Erik's passion for Christine



I think Christine feels terribly betrayed by Erik's transformation ("what I used to dream, I now dread" -- and I think she's talking there as much about performing as she is about Erik and his world); someone she trusted absolutely has turned out to be a selfish monster whose touch taints everything she loves. She wants to reclaim him from being a pitiful "creature of darkness", and she has the wisdom to perceive, despite her anger and her own hurt feelings, that it's not all his fault. He simply doesn't *understand* about love or about how other people work. He isn't a loving, protective teacher; he's a damaged toddler in the body of a powerful adult, effectively.

Erik does love Christine, and very powerfully; it's the only thing he can focus on, and it's the most important thing in this world to him. He doesn't think about it from *her* point of view at all, of course (and let's be fair, how many of us in the grip of that kind of passion can?) He wants her. He needs her. He needs her to want him. From the way he is acting, he has quite possibly never felt this for anyone before; all he knows is the effect she has on him, and he will do *anything* for that fix. And when she doesn't do what he wants -- when she wakes from her trance to find herself alone with a masked stranger in a place she has only the vaguest memories of reaching, and tries to find out who he is; when she kisses Raoul, and laughs with joy -- then he lashes out at her, and at the world.
But he *needs* her. Even when he is sick with hatred for himself he needs her, because his universe has totally reconfigured itself to revolve around her existence, and nothing that had any meaning for him before has any meaning now unless it touches on her. And the depths of that need drive him into an escalation of desperation that culminates in quite insane acts, all of which seemed like the logical next step towards her at the time...

And when he wakes up -- when he sees himself with clear eyes, and sees what he has done -- then his whole constructed universe tumbles around him, and all he can do is recoil into willed self-destruction, and send her away in a purging agony of despair. Because there is nothing left, really. And in that sane, bleak world of his own monstrosity, he is already dead. Without her, he should be dead. Without her, there should be no world... and this, by a different route, is pretty much the point that Leroux-Erik has reached when he *wants* Christine to turn the grasshopper.
He doesn't expect her to turn the scorpion; no-one could face that prospect.
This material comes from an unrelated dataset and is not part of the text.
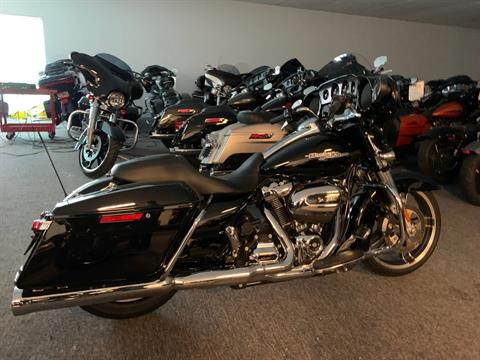 2017 Harley-Davidson Street Glide® Special in Davenport, Iowa - Photo 4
He wants the whole thing over; he wants the Opera destroyed, he wants Raoul destroyed, he wants his weary underground life destroyed, he wants Christine destroyed (and frankly he isn't very much concerned one way or the other about the daroga ;-p) And he wants her to make that choice for him, but if not, he will do it himself.
It's suicide-by-Christine, basically.

And Raoul? Raoul is very simple and (in the musical at least) very straightforward. He is delighted to see Christine again, he is excited about her great triumph, and all he wants to do is go off and celebrate. And then it turns out things aren't so simple after all... and all he can do is try to get Christine out of this strange, confused, half-superstitious and half-criminal conspiracy that seems to have wound itself around the Opera. He is Christine's voice of sanity and reason, and steadfast, reliable anchor to a past that is what it seems and to a future that is no lie. He promises her safety and freedom and whatever she needs to get her out of this... and he truly means to keep those promises, whatever it takes to do it. Only it turns out he can't, and that he has only made matters worse. And all he can do is beg her to save herself, and not count the cost; he doesn't want to be the cause of selling her into precisely that fate which she most dreads. He doesn't even *want* to live in such a world -- he would rather not see it.

(So the two men have something in common after all... save that Raoul would rather use his life to buy her freedom, and the Phantom has no value for his if she is free.)